# Written exercise:
Could you give the stretch from the line containing "As this photograph" through the end of the rows as a Markdown table with the columns No. and Line, numbering each line and leaving out blank ones?

# Given records:
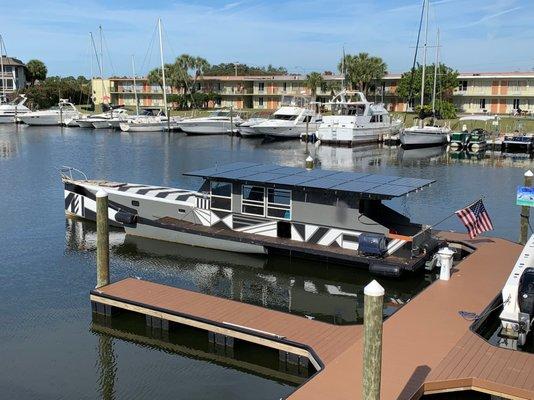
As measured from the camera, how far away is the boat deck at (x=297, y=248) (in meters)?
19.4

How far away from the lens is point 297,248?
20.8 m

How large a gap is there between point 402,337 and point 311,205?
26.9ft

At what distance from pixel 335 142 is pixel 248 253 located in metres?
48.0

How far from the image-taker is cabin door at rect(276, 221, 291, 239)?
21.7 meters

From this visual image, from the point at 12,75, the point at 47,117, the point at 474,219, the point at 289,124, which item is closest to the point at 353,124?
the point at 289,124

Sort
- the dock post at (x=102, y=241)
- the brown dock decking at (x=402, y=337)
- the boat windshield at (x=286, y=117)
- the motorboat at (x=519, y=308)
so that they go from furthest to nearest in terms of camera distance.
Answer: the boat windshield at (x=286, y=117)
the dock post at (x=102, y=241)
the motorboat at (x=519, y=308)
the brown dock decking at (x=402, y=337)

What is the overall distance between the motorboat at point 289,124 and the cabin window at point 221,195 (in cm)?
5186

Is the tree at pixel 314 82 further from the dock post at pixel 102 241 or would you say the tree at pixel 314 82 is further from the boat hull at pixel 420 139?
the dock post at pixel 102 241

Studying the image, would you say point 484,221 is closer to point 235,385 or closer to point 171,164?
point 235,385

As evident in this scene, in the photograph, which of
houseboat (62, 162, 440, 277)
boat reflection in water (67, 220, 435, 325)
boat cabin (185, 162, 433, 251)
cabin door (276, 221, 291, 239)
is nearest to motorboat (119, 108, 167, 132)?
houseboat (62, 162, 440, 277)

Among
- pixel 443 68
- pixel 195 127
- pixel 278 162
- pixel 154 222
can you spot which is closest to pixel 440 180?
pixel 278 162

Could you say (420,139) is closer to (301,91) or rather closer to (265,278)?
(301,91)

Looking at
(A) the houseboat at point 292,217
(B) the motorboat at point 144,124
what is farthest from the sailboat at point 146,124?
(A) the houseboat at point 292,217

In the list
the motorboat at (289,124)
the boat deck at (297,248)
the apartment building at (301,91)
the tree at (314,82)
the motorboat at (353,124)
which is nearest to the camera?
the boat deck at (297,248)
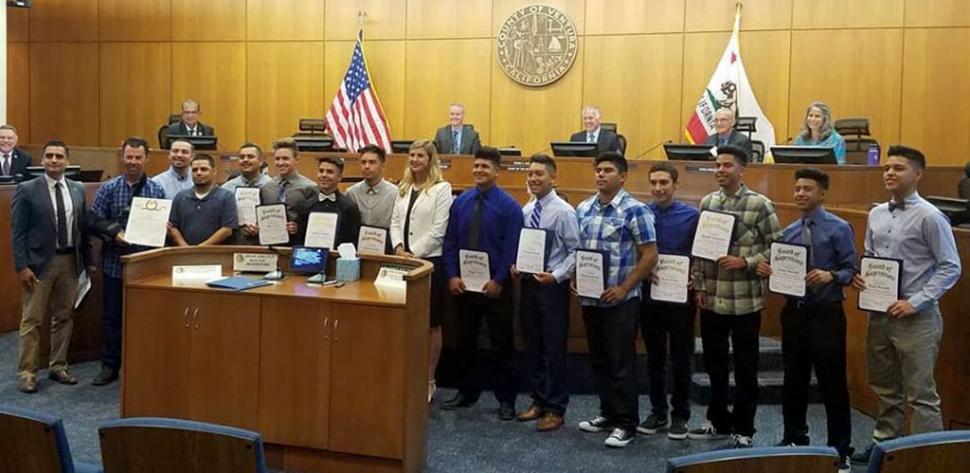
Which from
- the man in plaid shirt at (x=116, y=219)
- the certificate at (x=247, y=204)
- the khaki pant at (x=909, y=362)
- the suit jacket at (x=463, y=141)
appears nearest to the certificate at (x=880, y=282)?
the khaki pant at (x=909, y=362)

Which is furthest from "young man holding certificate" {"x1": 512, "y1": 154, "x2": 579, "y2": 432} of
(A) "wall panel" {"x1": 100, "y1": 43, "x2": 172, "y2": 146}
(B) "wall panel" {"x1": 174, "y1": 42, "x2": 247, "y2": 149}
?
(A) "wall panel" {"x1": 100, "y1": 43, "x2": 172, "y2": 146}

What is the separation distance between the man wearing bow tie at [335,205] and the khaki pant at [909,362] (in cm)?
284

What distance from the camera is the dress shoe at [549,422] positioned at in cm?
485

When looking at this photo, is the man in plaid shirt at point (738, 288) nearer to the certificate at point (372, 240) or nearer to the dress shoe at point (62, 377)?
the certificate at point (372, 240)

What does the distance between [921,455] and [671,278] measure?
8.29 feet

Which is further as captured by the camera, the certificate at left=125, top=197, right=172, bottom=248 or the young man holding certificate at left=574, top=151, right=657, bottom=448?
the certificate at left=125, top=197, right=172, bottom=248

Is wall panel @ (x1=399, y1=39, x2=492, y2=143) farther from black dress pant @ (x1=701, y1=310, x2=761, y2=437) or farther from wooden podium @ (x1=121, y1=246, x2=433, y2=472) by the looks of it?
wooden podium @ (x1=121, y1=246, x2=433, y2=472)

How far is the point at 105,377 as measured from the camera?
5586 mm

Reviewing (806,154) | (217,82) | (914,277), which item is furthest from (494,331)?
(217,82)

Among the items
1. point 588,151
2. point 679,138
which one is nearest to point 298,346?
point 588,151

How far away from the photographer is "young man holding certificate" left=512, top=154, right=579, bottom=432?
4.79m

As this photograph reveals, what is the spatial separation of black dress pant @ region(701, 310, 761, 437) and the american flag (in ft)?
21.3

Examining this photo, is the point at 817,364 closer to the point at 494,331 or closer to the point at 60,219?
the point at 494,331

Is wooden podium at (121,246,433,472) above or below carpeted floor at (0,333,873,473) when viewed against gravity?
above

# Exercise output:
| No. | Line |
|---|---|
| 1 | As this photograph reveals, what is the spatial separation of black dress pant @ region(701, 310, 761, 437) and the american flag (in ft)? |
| 2 | 21.3 |
| 3 | Examining this photo, is the point at 817,364 closer to the point at 494,331 or closer to the point at 60,219? |
| 4 | the point at 494,331 |
| 5 | Is wooden podium at (121,246,433,472) above or below carpeted floor at (0,333,873,473) when viewed against gravity? |
| 6 | above |